Johan Hora, de zoon van Wilhelmus en Anna Maria, was een belangrijk en aanzienlijk man. Hij speelde op godsdienstig gebied een belangrijke rol in het Oldambt. Hij was er als kerkvoogd mede verantwoordelijk voor dat de bouwvallige Ol Kerke van Midwolda werd gesloopt en een nieuwe kerk in het dorp werd gebouwd. Zijn kleinzoon, Johan Hora Siccama, liet als kerkvoogd het fraaie Hinzorgel in de kerk plaatsen.
Perziken, abrikozen en appelsienen
Het vierkante huis had acht grote kamers met enkele kleinere vertrekken en keukens. Aan de oostzijde lag het schathuis, de boerderij die bij het landgoed hoorde. Verder verrezen er broeierijen en trekkassen, waar perziken, abrikozen en appelsienen werden gekweekt. Ten noorden van de borg, aan de overkant van de weg werd door het uitbaggeren van veen een meer van vijf hectare gevormd waar eenden en zwanen werden gehouden en waar de borgbewoners konden zeilen en spelevaren.
In 1812 overleed Johan Hora Siccama op de borg. Zijn vrouw was al eerder overleden. Het huis werd geërfd door Willem Hora Siccama die het huis in 1817 liet veilen. Twee Friese beleggers, Isaac Telting en Johannes Petrus van Beijma kochten het landgoed. Zij woonden niet op de borg, maar stelden rentmeesters aan. Die waren verantwoordelijk voor de ontginning van de zuidelijk van de borg gelegen venen. Naast de verkoop van turf werd er ook regelmatig hout uit de bijbehorende bossen verkocht. In 1837 werd Oeds Oedses de Leeuw rentmeester op de borg. Die bleef op de Ennemaborgh wonen tot zijn dood in 1892 waarna vader en zoon Maarten Tiddens en Jan Renge Tiddens rentmeester werden. Zij begeleidden de laatste fase van de vervening en ook de verkoop van hout liep terug.
Restauratie
In 1946 verkreeg Staatsbosbeheer de Ennemaborgh.
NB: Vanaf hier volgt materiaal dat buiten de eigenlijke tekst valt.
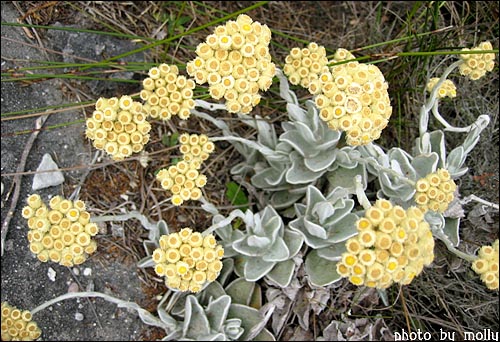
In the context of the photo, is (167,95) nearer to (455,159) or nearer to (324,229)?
(324,229)

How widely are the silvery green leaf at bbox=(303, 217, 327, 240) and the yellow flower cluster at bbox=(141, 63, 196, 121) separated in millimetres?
758

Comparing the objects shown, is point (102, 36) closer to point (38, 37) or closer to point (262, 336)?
point (38, 37)

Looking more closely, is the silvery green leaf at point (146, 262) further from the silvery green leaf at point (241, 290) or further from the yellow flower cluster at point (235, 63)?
the yellow flower cluster at point (235, 63)

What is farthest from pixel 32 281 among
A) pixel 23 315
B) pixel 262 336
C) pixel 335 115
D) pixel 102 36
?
pixel 335 115

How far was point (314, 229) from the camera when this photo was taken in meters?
2.36

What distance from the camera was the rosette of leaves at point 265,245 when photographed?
7.90ft

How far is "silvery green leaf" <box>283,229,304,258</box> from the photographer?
2.43 metres

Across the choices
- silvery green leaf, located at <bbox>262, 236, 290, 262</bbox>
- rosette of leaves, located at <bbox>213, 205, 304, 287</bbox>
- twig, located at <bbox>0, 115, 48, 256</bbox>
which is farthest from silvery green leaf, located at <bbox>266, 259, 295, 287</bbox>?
twig, located at <bbox>0, 115, 48, 256</bbox>

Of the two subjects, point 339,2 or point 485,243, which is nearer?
point 485,243

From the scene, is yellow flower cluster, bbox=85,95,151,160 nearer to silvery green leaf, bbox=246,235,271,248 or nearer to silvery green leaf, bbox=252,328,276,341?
silvery green leaf, bbox=246,235,271,248

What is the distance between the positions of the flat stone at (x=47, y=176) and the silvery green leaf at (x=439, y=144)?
194cm

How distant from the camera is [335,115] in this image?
1.96 metres

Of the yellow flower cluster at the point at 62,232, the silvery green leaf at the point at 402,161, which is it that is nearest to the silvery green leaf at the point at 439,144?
the silvery green leaf at the point at 402,161

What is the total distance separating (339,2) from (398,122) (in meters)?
1.05
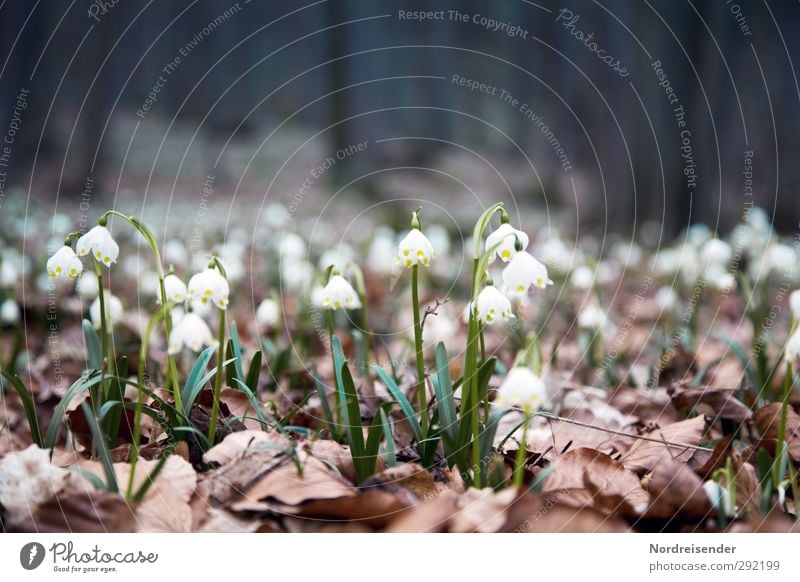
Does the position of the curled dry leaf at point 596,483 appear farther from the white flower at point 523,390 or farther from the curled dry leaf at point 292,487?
the curled dry leaf at point 292,487

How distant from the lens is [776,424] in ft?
5.96

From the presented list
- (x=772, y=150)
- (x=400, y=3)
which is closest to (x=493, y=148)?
(x=400, y=3)

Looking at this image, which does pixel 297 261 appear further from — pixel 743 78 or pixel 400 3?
pixel 400 3

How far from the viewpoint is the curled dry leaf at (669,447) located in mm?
1650

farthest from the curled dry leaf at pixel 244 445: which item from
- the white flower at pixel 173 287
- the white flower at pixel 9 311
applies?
the white flower at pixel 9 311

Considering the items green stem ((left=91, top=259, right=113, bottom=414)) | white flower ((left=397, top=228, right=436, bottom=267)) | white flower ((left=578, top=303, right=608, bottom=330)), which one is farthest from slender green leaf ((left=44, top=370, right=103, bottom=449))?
white flower ((left=578, top=303, right=608, bottom=330))

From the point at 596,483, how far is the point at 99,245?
122 centimetres

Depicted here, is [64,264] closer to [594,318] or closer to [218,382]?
[218,382]

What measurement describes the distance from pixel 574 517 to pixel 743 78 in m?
5.28

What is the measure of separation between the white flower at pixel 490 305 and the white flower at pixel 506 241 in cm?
8

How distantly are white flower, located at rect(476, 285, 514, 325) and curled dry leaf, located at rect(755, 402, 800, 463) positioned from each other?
91cm

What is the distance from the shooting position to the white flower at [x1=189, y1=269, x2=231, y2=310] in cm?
151

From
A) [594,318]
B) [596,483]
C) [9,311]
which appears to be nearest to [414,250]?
[596,483]

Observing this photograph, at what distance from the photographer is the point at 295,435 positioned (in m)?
1.78
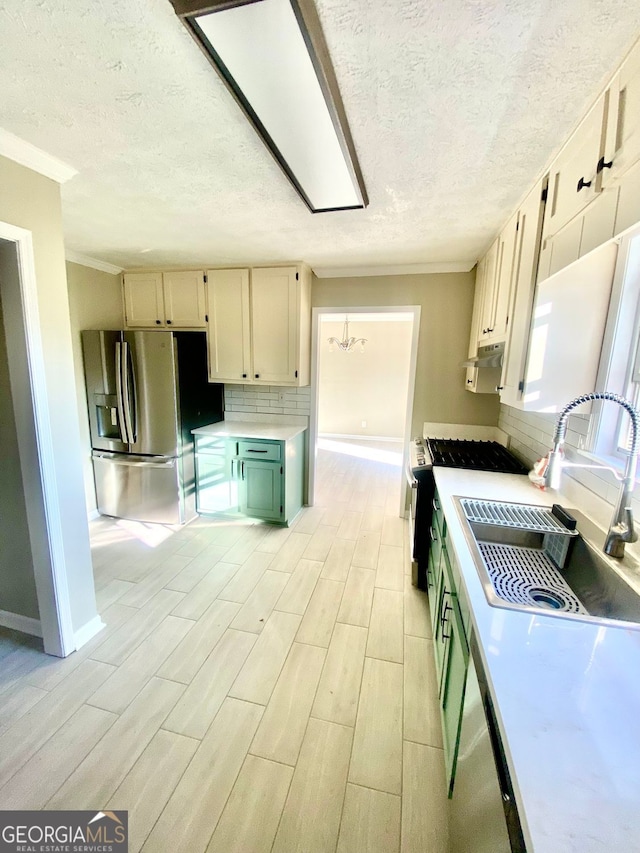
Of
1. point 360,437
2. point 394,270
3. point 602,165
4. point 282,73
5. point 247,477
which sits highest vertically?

In 1965 kocht de Stichting Het Groninger Landschap het landgoed. De stichting zorgde voor een ingrijpende restauratie van het gebouw dat vervallen was geraakt. Het Groninger Landschap verhuurt sinds 1992 de borg aan de kunstenares Maya Wildevuur, die er exposities houdt en er haar atelier heeft.